1931 – 9.5ミリ個人撮影動画の自家現像における染色術


染色法(Tinting)

通常酸性染料を使用する。それは炭酸曹達溶液叉は現像液によつて脱色することが出來て、且つ手に染まつても同樣にして洗ひ落すことが出來るからである。[…]

染料は各種類があるが、通常使用される種類は、
  ピンク(桃色、紅色)、赤、オレンジ、
  黄色、グリーン、ブルー(藍色)、紫、

染料は通常0.2%溶液即ち10リットルの水に對して20グラム位を溶解する。然し、赤色の濃いものを着けるには50グラム位、グリーン、ブルーなどは40グラム位を大略の程度と考へてよろしい。

酸性染料は、斯くして出來た溶液の中に、氷醋酸0.05%即ち10リットルに對して5c.c.を加へる。氷醋酸は酸性染料の媒染剤である。

フヰルムは、この溶液に浸されゝば適宜の濃度に染められるが、時間にして凡そ、1-3分間である。

染色を終れば、少時水洗して餘分な色素を除き、乾燥させるのである。

『シネ・ハンドブック』(歸山教正著
日本アマチュア・シネマ・リーグ、1930年)


歸山教正氏が『活動寫眞撮影術』の前年に公刊した入門書からの一節。

1920年代後半~30年代前半に9.5ミリで撮影したフィルムを自家現像し、なおかつ「色を付ける」手法が行われていました。
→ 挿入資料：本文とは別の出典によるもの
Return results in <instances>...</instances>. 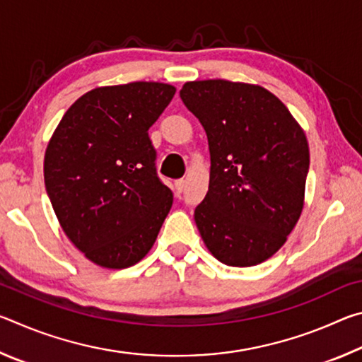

薬品の配合まで自力で行う必要があるためそれなりにハードルも高く、実際の使用作品はそこまで多く残っていないようです。 こちらは1931年にフランスの地方の河畔で撮影された2本セット。古い家並みが点在する傍らに小川(プチ・マラン川)があって、友人たちと共にボートで川遊びに訪れた際の動画となっています。二本目は友人と共に食事中の映像がメインです。

フィルムにはオレンジ、青、紫、黄、赤の染色が施され、白黒部分も通常の現像と違って黒く染められた独特の質感に仕上がっています。

表面が流れている個所もあり必ずしも成功しているとは言い難いものの、白黒フィルムの時代に「色」がどう扱われていたのか、どう「見えていた」のか理解する手がかりになります。


1931 ‐ 『活動寫眞撮影術』(歸山教正&原田三夫共著、日本教材映画 [小型映画講座1])

Katsudou Shashin Satsueijutsu [Filming Moving Pictures] – Kaeriyama Norimasa (1931)

初期日本映画の発展に大きな影響を与えた映画理論家、歸山教正氏の残した概説書シリーズの一冊。「小型映画講座」の枠組みで、9.5ミリと16ミリを中心に動画カメラの原理、フィルムの種類、映画光学の基礎、照明、間字幕の作り方などについてまとめています。

技術面に特化した書籍ながら、巻頭に置かれた48頁の写真群は歸山氏の趣味やこだわり、人脈が反映されたものとなっています。洋画では現在でも無声映画の代表作とされる諸作(『裁かるるジャンヌ』『ニーベルンゲン』『戦艦ポチョムキン』)のスチルを収録。他にも独ウーファ社の作品が目立ちます。

国産映画の珍しい画像(撮影中のショット含む)が多く含まれていました。

「或映畫場面のコンポジション(映畫藝術協會)」と題された一枚。さらっと紛れこんでいますがもしかして『深山の乙女』(歸山教正監督、花柳はるみ主演)ではないですか。

「「撮影と照明(1)松竹蒲田映畫」と題された一枚。八雲恵美子さんの姿が見えます。

「實物の室内撮影と照明(日活映畫)」。写真上、左から峰吟子、夏川静江、一人置いて中央に村田實監督でしょうか。そうだとすると『この太陽』(1930年)の撮影風景になります。

初期の日活向島が有していたグラスハウス型スタジオ。

『活動寫眞撮影術』は「小型映画講座」と題された6冊物の第1巻に当たります。他の巻も歸山氏が絡んでおり共著に村田實、夏川静江、徳川夢聲氏の名が挙がっています。